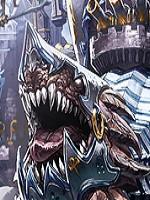 モンスタードラゴン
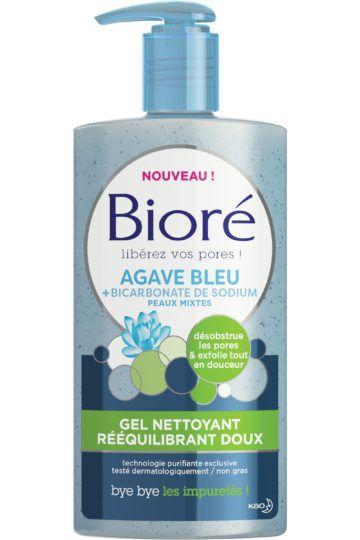 Gel nettoyant rééquilibrant doux à l'agave bleu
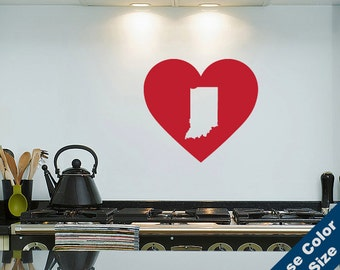 I Heart Indiana State Wall Decal - Love Sticker - Free Shipping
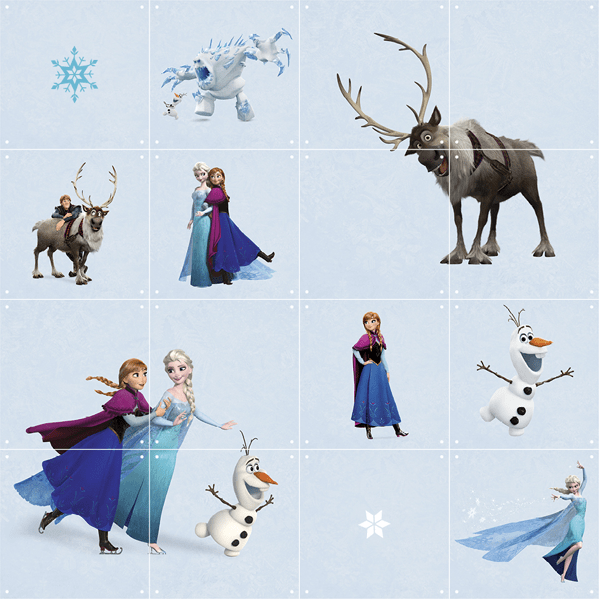 Skládaný obraz IXXI - Frozen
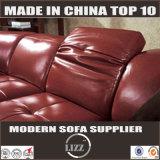 U-Form-Ecken-Leder-Sofa Lz129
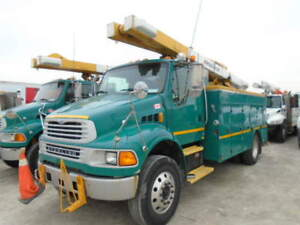 2003 STERLING M8500 BUCKET SERVICE TRUCK POSI PLUS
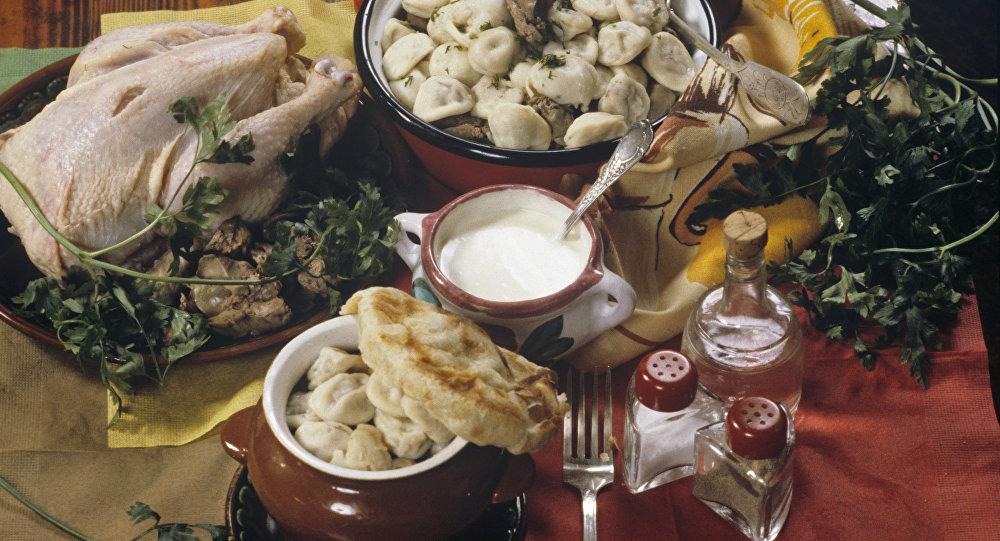 Quel plat traditionnel russe est fait pour vous sputnik - Cuisine traditionnelle russe ...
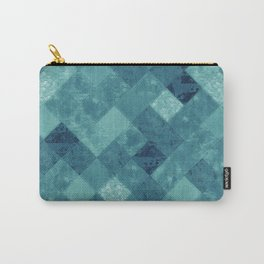 GEO#5 Carry-All Pouch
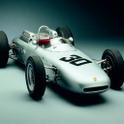 Formula 1 Countdown widget icon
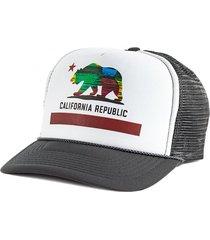 boné blanks co snap back california aba curva branco e cinza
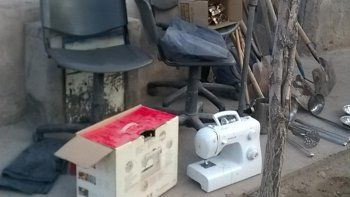 Además de armas calibre 22 y 38, se encontraron elementos robados.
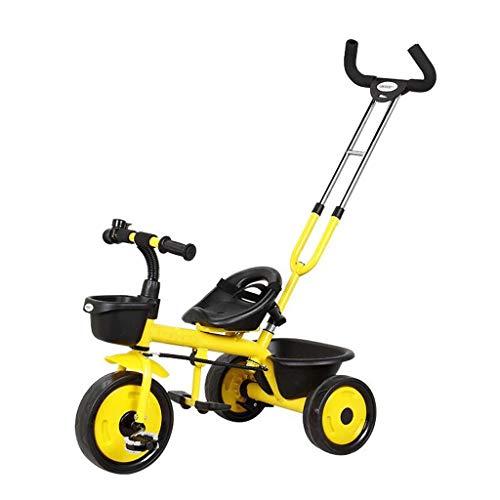 HJJ Baby-Spaziergänger/Kinder Dreirad Fahrrad 2-3-5 Jahre altes Kind Kinderwagen Baby-Draisine Mountainbike-Rad/Kindersicherheitssitz (Color : Yellow)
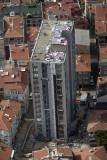 Istanbul Sapphire October 2016 8947.jpg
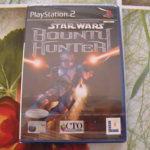 Star Wars Bounty Hunter LucasArts In ITALIANO - jeu StarWars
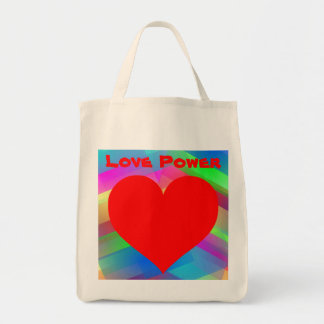 Saco do poder do amor sacola tote de mercado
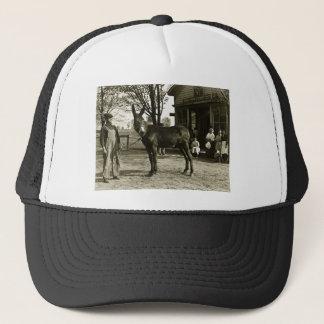 5x7 GLASS NEGATIVE  Milwaukee Mule Trucker Hat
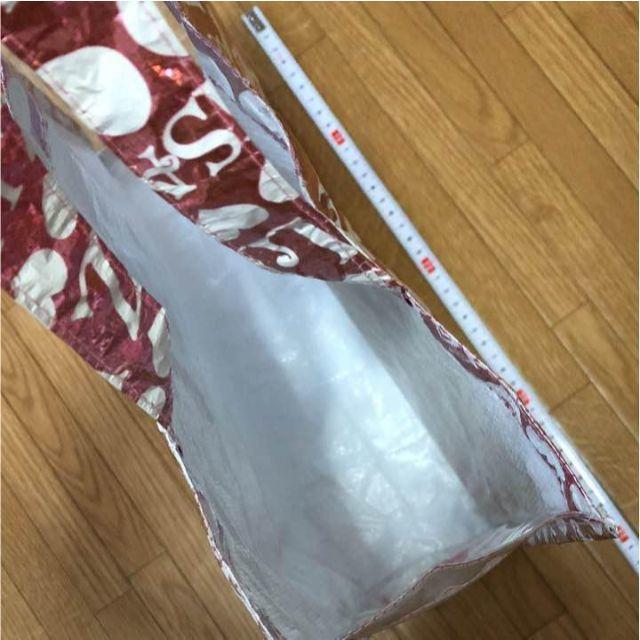 LIZ LISA(リズリサ)のツゥララ リズリサ ピンク 雨の日にも トートバッグ バービー チャコット レディースのバッグ(トートバッグ)の商品写真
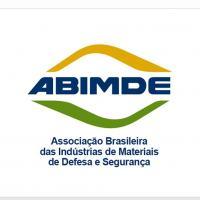 ABIMDE moderniza seus processos e agiliza a Emissão de DECLARAÇÕES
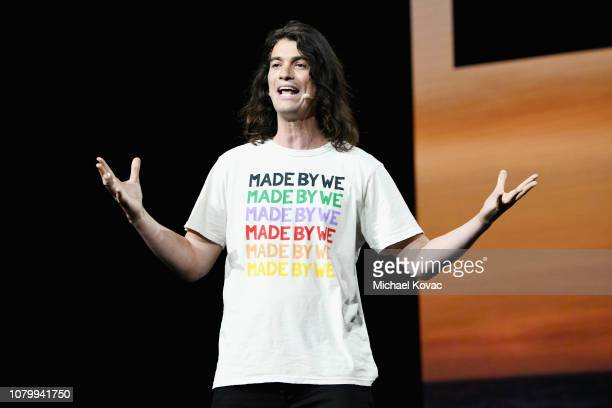 Adam Neumann speaks onstage during WeWork Presents Second Annual Creator Global Finals at Microsoft Theater on January 9, 2019 in Los Angeles,...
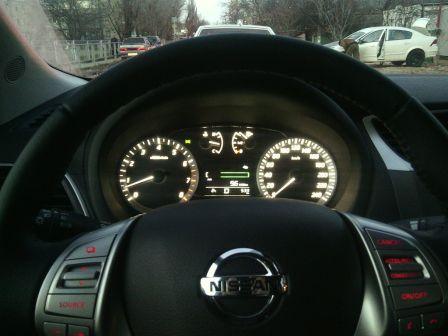 Nissan Sentra 2014 - отзыв владельца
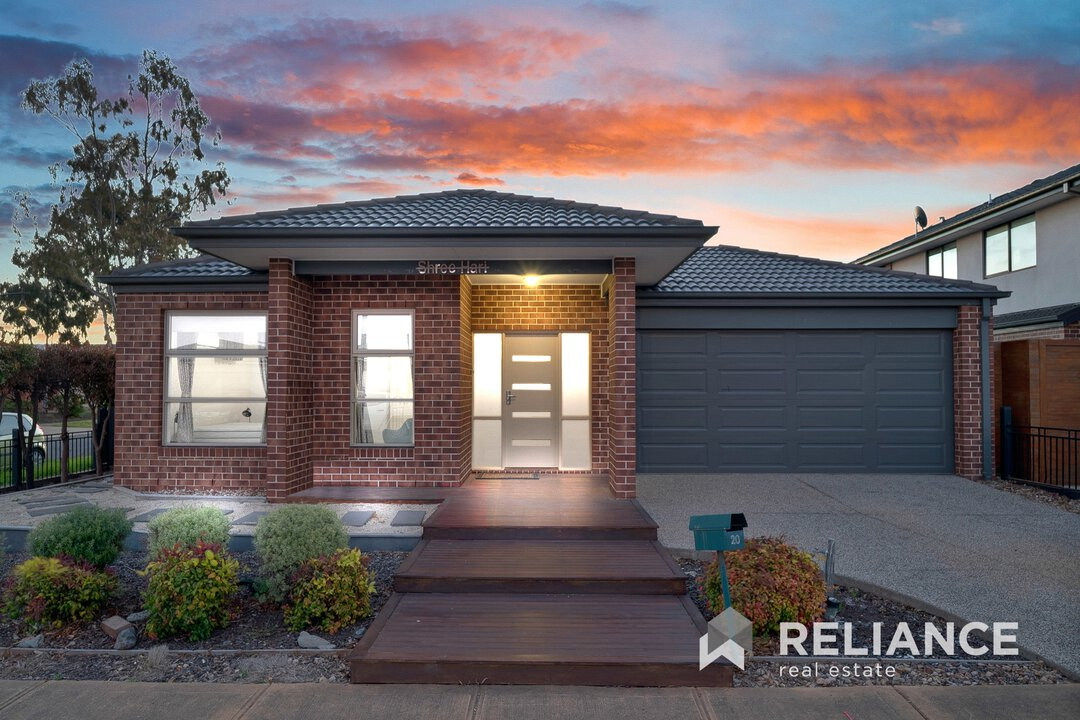 Image of property at 20 Luxford Drive, Point Cook VIC 3030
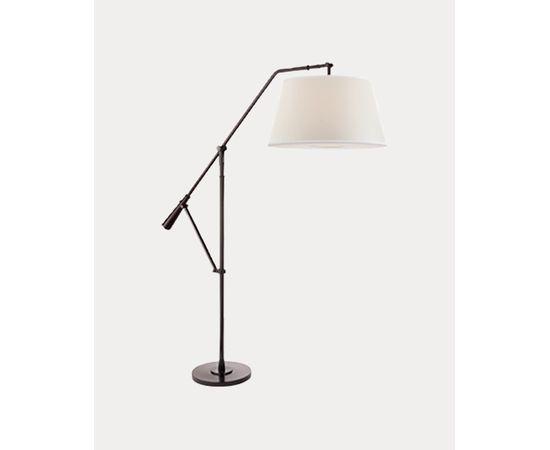 Напольный светильник Ralph Lauren Home Nolan Loft Floor Lamp, фото 3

(AIM OF THE EXERCISE)
Treat the line with "U-Form-Ecken-Leder-Sofa Lz129" as the start and the line with "Además de armas" as the end, and return exactly that span of the data above, both ends included, without pictures.

(ANSWER TO THIS TASK)
 U-Form-Ecken-Leder-Sofa Lz129
 2003 STERLING M8500 BUCKET SERVICE TRUCK POSI PLUS
 Quel plat traditionnel russe est fait pour vous sputnik - Cuisine traditionnelle russe ...
 GEO#5 Carry-All Pouch
 Formula 1 Countdown widget icon
 boné blanks co snap back california aba curva branco e cinza
 Además de armas calibre 22 y 38, se encontraron elementos robados.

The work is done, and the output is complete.